She disappeared into the bedroom, leaving Kieran alone with Elder Varric and the weight of her decision. The older man studied him with knowing eyes.
"You're thinking about trying to convince her to leave," Elder Varric observed.
"The thought crossed my mind." Kieran's voice was rough with conflict. "I just found her. The idea of losing her to a ritual that'll probably fail..."
"Would destroy you," Elder Varric finished gently. "But would forcing her to abandon her family's legacy destroy her just as completely?"
Kieran thought about Freya's fierce pride in her grandmother's teachings, her determination to honor the Bloom bloodline, her absolute inability to turn her back on people who needed her help. Forcing her to choose between love and duty would break something essential in her spirit.
"She'd never forgive herself," he admitted. "Or me."
"Probably not." Elder Varric's expression grew thoughtful. "But there's something else to consider. Something that might tip the odds in your favor."
"What?"
"Your bond is different from the historical records. Stronger, more complete, forged in crisis rather than peaceful courtship. Most of the failed attempts involved mated pairs who'd been together for years, growing comfortable and predictable. You two are still burning with the intensity of new love and fresh commitment."
"You think that matters?"
"I think ancient magic responds to passion and sacrifice and absolute devotion. And I think what you have with Freya is exactly what the original binding ritual was designed to channel."
Freya emerged from the bedroom dressed in dark jeans and a green sweater that brought out her eyes. Her copper hair was braided back with practical efficiency, and her expression held the kind of determined calm that meant she'd made her peace with whatever came next.
"Ready?" she asked, as if they were heading out for groceries instead of facing possible death.

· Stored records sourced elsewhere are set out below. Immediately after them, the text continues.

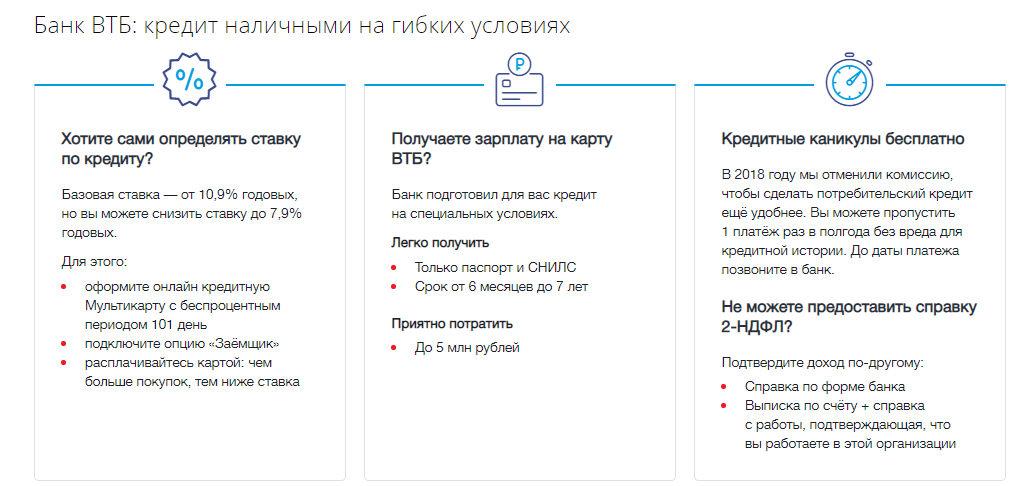 Параметры кредита в ВТБ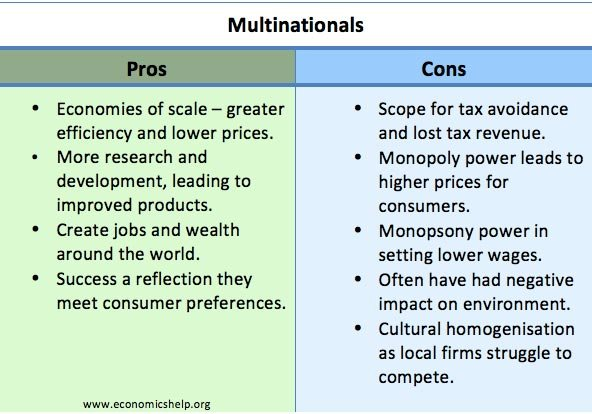 the pros and cons of multinational corporations The pros and cons of globalization  • multinational corporations are accused of social injustice, unfair working conditions (including slave labor wages, living and working conditions), as.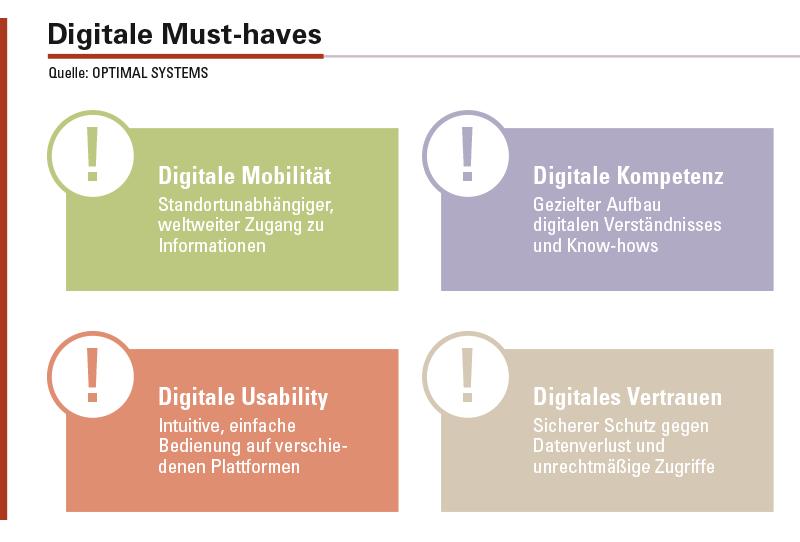 Diese Punkte sind unentbehrlich für die digitale Transformation.
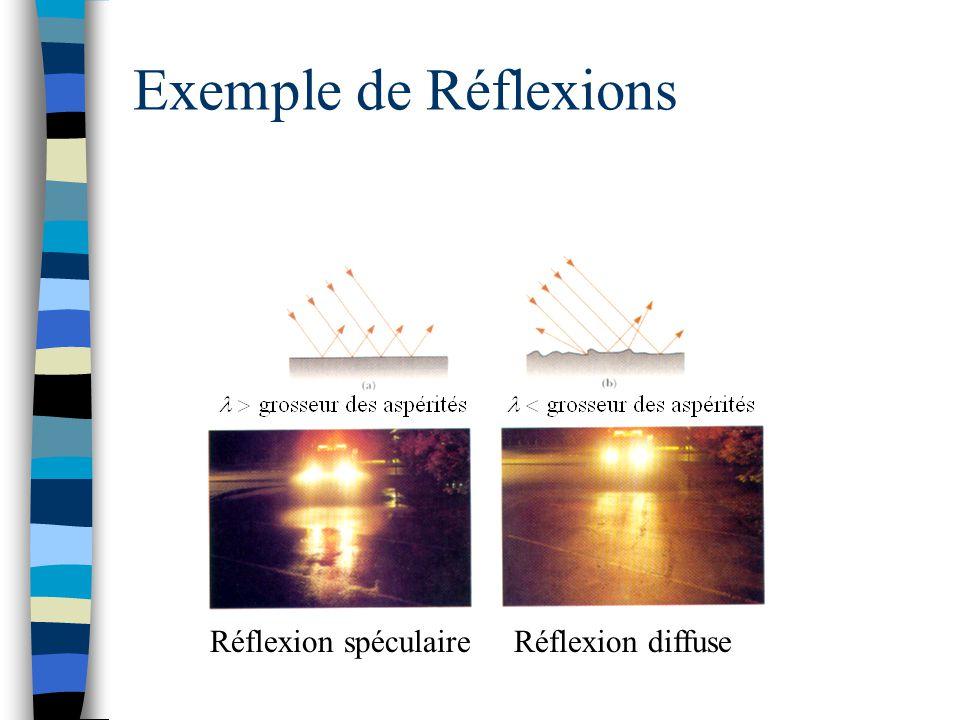 Exemple de Réflexions Réflexion spéculaire Réflexion diffuse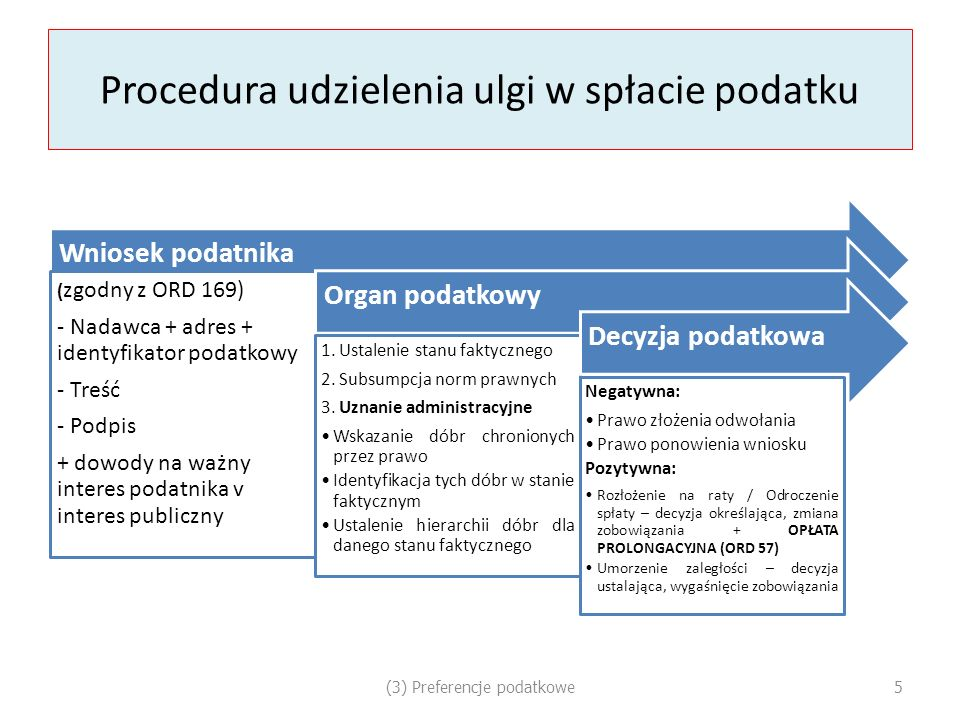 Nowy termin płatności / umorzenie urzędowe ORDYNACJA PODATKOWA, art.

"Are you sure about this?" Kieran caught her hands, noting how steady they were despite everything. "Because once we start down this path..."
"I'm sure." Her green-gold eyes held absolute conviction. "I'd rather die trying to save our home than live safely knowing I abandoned everyone who counted on me."
The courage in her voice humbled him completely. Here was a woman facing impossible odds with grace and determination, choosing duty over safety because it was the right thing to do. How could he be anything less than worthy of such faith?
Elder Varric cleared his throat diplomatically. "The ritual site will be prepared by sunset. I suggest you spend the day in final preparations, both magical and..." He gestured meaningfully at their obvious intimacy. "Personal."
After the elder left, they stood in the cottage's sudden quiet, holding each other and feeling the weight of what they'd committed to attempting. Tonight would either mark their triumph or their death, but they'd meet it with the kind of love that poets wrote about and ancient magic was designed to channel.
30
FREYA
Freya stood by Moonmirror Lake as the afternoon sun cast long shadows across the corrupted water, her grandmother's crystal collection vessel steady in her hands despite the heartbreak threatening to overwhelm her. The lake now looked like a wound in the earth, its once-clear waters turned murky with decay and strange phosphorescence that pulsed like a diseased heartbeat.
"Still beautiful in its own way," Kieran said quietly beside her, though she could feel his disgust radiating from their completed bond. "In a twisted, horror-movie sort of way."
"It used to be perfect." Her voice caught on the words. "Crystal clear, full of fish, reflecting the moon so perfectly you couldn't tell where the sky ended and the water began. My grandmother used to bring me here when I was little, taught me to read the seasonal changes in the way the light danced across the surface."
"It will be again." Kieran's hand found her shoulder, his touch grounding her in the present. "Once we stop the Thornweaver, the natural magic will restore itself."
"Will it though?" Freya knelt carefully at the water's edge, noting how the corruption recoiled slightly from her presence. "Some damage goes too deep to heal completely."
She dipped the crystal vessel into the tainted water, whispering a purification charm her grandmother had taught her. The liquid inside the container cleared slightly, enough to serve their purposes but still carrying traces of the Thornweaver's influence.
"First component gathered," she said, sealing the vessel with wax and protective symbols. "Two more to go."
Their next stop was the Heart Oak, the massive tree that had stood at Hollow Oak's center for over three centuries. Freya's steps slowed as they approached, her magic withdrawing from the wrongness radiating from what had once been the town's most sacred space.
The ancient oak's trunk was now twisted and blackened, its bark weeping the same dark sap that had consumed so many other plants. But worse than the physical corruption was the spiritual devastation. The tree that had once anchored Hollow Oak's protective magic now felt empty, like a bell with its clapper removed.
"The Thornweaver drained it," she whispered, pressing her palm against the corrupted bark. "All the accumulated wisdom, all the stored magical energy from generations of practitioners. Gone."